Collected data entries
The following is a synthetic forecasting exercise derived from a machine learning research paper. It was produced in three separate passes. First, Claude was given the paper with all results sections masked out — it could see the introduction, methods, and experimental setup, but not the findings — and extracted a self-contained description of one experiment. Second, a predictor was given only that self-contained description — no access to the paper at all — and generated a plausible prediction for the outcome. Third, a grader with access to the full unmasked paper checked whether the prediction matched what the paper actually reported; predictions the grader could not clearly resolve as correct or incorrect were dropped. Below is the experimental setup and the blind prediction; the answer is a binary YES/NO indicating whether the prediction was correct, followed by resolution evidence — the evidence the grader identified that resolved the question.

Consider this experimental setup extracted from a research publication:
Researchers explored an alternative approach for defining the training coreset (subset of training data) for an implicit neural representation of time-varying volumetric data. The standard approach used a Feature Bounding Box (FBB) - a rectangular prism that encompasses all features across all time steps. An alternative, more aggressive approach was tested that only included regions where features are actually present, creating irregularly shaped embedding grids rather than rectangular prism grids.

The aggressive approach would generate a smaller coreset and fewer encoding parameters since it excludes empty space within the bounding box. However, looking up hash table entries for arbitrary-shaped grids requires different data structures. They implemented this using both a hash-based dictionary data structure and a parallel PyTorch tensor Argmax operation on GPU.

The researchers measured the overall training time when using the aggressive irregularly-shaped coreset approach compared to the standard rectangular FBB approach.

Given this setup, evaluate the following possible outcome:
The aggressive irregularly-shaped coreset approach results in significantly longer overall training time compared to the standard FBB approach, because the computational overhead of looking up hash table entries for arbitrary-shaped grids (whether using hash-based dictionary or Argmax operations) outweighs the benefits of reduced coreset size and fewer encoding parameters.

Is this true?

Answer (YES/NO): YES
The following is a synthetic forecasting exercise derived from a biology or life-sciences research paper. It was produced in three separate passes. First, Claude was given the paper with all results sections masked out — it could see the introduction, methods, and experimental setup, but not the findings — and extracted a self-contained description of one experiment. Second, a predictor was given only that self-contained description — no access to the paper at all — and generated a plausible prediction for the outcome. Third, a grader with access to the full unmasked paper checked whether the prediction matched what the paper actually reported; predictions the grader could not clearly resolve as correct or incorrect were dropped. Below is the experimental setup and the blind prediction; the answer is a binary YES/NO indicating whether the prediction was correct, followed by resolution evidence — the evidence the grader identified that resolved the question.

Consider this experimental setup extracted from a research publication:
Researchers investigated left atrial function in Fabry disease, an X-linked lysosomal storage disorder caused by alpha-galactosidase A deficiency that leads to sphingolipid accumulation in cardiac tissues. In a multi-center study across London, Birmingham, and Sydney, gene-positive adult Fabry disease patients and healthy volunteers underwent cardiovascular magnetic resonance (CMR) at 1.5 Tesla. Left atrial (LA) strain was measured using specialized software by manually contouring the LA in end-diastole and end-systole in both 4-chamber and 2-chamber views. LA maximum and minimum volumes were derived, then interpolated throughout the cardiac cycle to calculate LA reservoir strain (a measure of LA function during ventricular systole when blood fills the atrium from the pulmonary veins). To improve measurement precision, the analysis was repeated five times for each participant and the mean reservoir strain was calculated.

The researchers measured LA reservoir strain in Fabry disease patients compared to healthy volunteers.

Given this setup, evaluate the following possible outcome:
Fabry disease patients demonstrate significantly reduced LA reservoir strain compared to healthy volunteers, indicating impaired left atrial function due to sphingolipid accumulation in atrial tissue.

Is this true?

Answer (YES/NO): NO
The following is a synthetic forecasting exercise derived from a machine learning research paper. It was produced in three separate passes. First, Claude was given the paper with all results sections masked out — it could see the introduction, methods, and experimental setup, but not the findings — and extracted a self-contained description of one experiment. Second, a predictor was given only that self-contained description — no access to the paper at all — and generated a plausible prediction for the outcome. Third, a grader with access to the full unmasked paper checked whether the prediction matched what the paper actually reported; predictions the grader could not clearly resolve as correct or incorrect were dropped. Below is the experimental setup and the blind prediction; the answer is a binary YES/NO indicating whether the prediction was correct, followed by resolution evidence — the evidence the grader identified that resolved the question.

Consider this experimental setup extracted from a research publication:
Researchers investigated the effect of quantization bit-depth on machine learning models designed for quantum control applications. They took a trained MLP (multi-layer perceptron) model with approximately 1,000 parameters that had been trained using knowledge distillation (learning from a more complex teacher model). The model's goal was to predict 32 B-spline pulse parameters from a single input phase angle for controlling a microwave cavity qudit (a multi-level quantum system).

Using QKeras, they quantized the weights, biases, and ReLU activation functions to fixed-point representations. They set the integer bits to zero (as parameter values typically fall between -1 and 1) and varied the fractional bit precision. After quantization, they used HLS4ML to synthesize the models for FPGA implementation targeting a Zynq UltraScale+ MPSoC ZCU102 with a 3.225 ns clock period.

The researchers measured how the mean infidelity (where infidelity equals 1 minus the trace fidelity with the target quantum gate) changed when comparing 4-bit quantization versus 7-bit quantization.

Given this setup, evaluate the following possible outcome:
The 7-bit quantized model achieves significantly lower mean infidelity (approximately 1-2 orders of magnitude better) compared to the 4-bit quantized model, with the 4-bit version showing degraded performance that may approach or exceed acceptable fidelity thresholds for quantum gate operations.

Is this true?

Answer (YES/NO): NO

- TASK ITEM: Your job is to restate all of the data word for word.

- WRITTEN SOLUTION:
The following is a synthetic forecasting exercise derived from a machine learning research paper. It was produced in three separate passes. First, Claude was given the paper with all results sections masked out — it could see the introduction, methods, and experimental setup, but not the findings — and extracted a self-contained description of one experiment. Second, a predictor was given only that self-contained description — no access to the paper at all — and generated a plausible prediction for the outcome. Third, a grader with access to the full unmasked paper checked whether the prediction matched what the paper actually reported; predictions the grader could not clearly resolve as correct or incorrect were dropped. Below is the experimental setup and the blind prediction; the answer is a binary YES/NO indicating whether the prediction was correct, followed by resolution evidence — the evidence the grader identified that resolved the question.

Consider this experimental setup extracted from a research publication:
Researchers explored an alternative approach for defining the training coreset (subset of training data) for an implicit neural representation of time-varying volumetric data. The standard approach used a Feature Bounding Box (FBB) - a rectangular prism that encompasses all features across all time steps. An alternative, more aggressive approach was tested that only included regions where features are actually present, creating irregularly shaped embedding grids rather than rectangular prism grids.

The aggressive approach would generate a smaller coreset and fewer encoding parameters since it excludes empty space within the bounding box. However, looking up hash table entries for arbitrary-shaped grids requires different data structures. They implemented this using both a hash-based dictionary data structure and a parallel PyTorch tensor Argmax operation on GPU.

The researchers measured the overall training time when using the aggressive irregularly-shaped coreset approach compared to the standard rectangular FBB approach.

Given this setup, evaluate the following possible outcome:
The aggressive irregularly-shaped coreset approach results in significantly longer overall training time compared to the standard FBB approach, because the computational overhead of looking up hash table entries for arbitrary-shaped grids (whether using hash-based dictionary or Argmax operations) outweighs the benefits of reduced coreset size and fewer encoding parameters.

Is this true?

Answer (YES/NO): YES
The following is a synthetic forecasting exercise derived from a biology or life-sciences research paper. It was produced in three separate passes. First, Claude was given the paper with all results sections masked out — it could see the introduction, methods, and experimental setup, but not the findings — and extracted a self-contained description of one experiment. Second, a predictor was given only that self-contained description — no access to the paper at all — and generated a plausible prediction for the outcome. Third, a grader with access to the full unmasked paper checked whether the prediction matched what the paper actually reported; predictions the grader could not clearly resolve as correct or incorrect were dropped. Below is the experimental setup and the blind prediction; the answer is a binary YES/NO indicating whether the prediction was correct, followed by resolution evidence — the evidence the grader identified that resolved the question.

Consider this experimental setup extracted from a research publication:
Researchers investigated left atrial function in Fabry disease, an X-linked lysosomal storage disorder caused by alpha-galactosidase A deficiency that leads to sphingolipid accumulation in cardiac tissues. In a multi-center study across London, Birmingham, and Sydney, gene-positive adult Fabry disease patients and healthy volunteers underwent cardiovascular magnetic resonance (CMR) at 1.5 Tesla. Left atrial (LA) strain was measured using specialized software by manually contouring the LA in end-diastole and end-systole in both 4-chamber and 2-chamber views. LA maximum and minimum volumes were derived, then interpolated throughout the cardiac cycle to calculate LA reservoir strain (a measure of LA function during ventricular systole when blood fills the atrium from the pulmonary veins). To improve measurement precision, the analysis was repeated five times for each participant and the mean reservoir strain was calculated.

The researchers measured LA reservoir strain in Fabry disease patients compared to healthy volunteers.

Given this setup, evaluate the following possible outcome:
Fabry disease patients demonstrate significantly reduced LA reservoir strain compared to healthy volunteers, indicating impaired left atrial function due to sphingolipid accumulation in atrial tissue.

Is this true?

Answer (YES/NO): NO
The following is a synthetic forecasting exercise derived from a machine learning research paper. It was produced in three separate passes. First, Claude was given the paper with all results sections masked out — it could see the introduction, methods, and experimental setup, but not the findings — and extracted a self-contained description of one experiment. Second, a predictor was given only that self-contained description — no access to the paper at all — and generated a plausible prediction for the outcome. Third, a grader with access to the full unmasked paper checked whether the prediction matched what the paper actually reported; predictions the grader could not clearly resolve as correct or incorrect were dropped. Below is the experimental setup and the blind prediction; the answer is a binary YES/NO indicating whether the prediction was correct, followed by resolution evidence — the evidence the grader identified that resolved the question.

Consider this experimental setup extracted from a research publication:
Researchers investigated the effect of quantization bit-depth on machine learning models designed for quantum control applications. They took a trained MLP (multi-layer perceptron) model with approximately 1,000 parameters that had been trained using knowledge distillation (learning from a more complex teacher model). The model's goal was to predict 32 B-spline pulse parameters from a single input phase angle for controlling a microwave cavity qudit (a multi-level quantum system).

Using QKeras, they quantized the weights, biases, and ReLU activation functions to fixed-point representations. They set the integer bits to zero (as parameter values typically fall between -1 and 1) and varied the fractional bit precision. After quantization, they used HLS4ML to synthesize the models for FPGA implementation targeting a Zynq UltraScale+ MPSoC ZCU102 with a 3.225 ns clock period.

The researchers measured how the mean infidelity (where infidelity equals 1 minus the trace fidelity with the target quantum gate) changed when comparing 4-bit quantization versus 7-bit quantization.

Given this setup, evaluate the following possible outcome:
The 7-bit quantized model achieves significantly lower mean infidelity (approximately 1-2 orders of magnitude better) compared to the 4-bit quantized model, with the 4-bit version showing degraded performance that may approach or exceed acceptable fidelity thresholds for quantum gate operations.

Is this true?

Answer (YES/NO): NO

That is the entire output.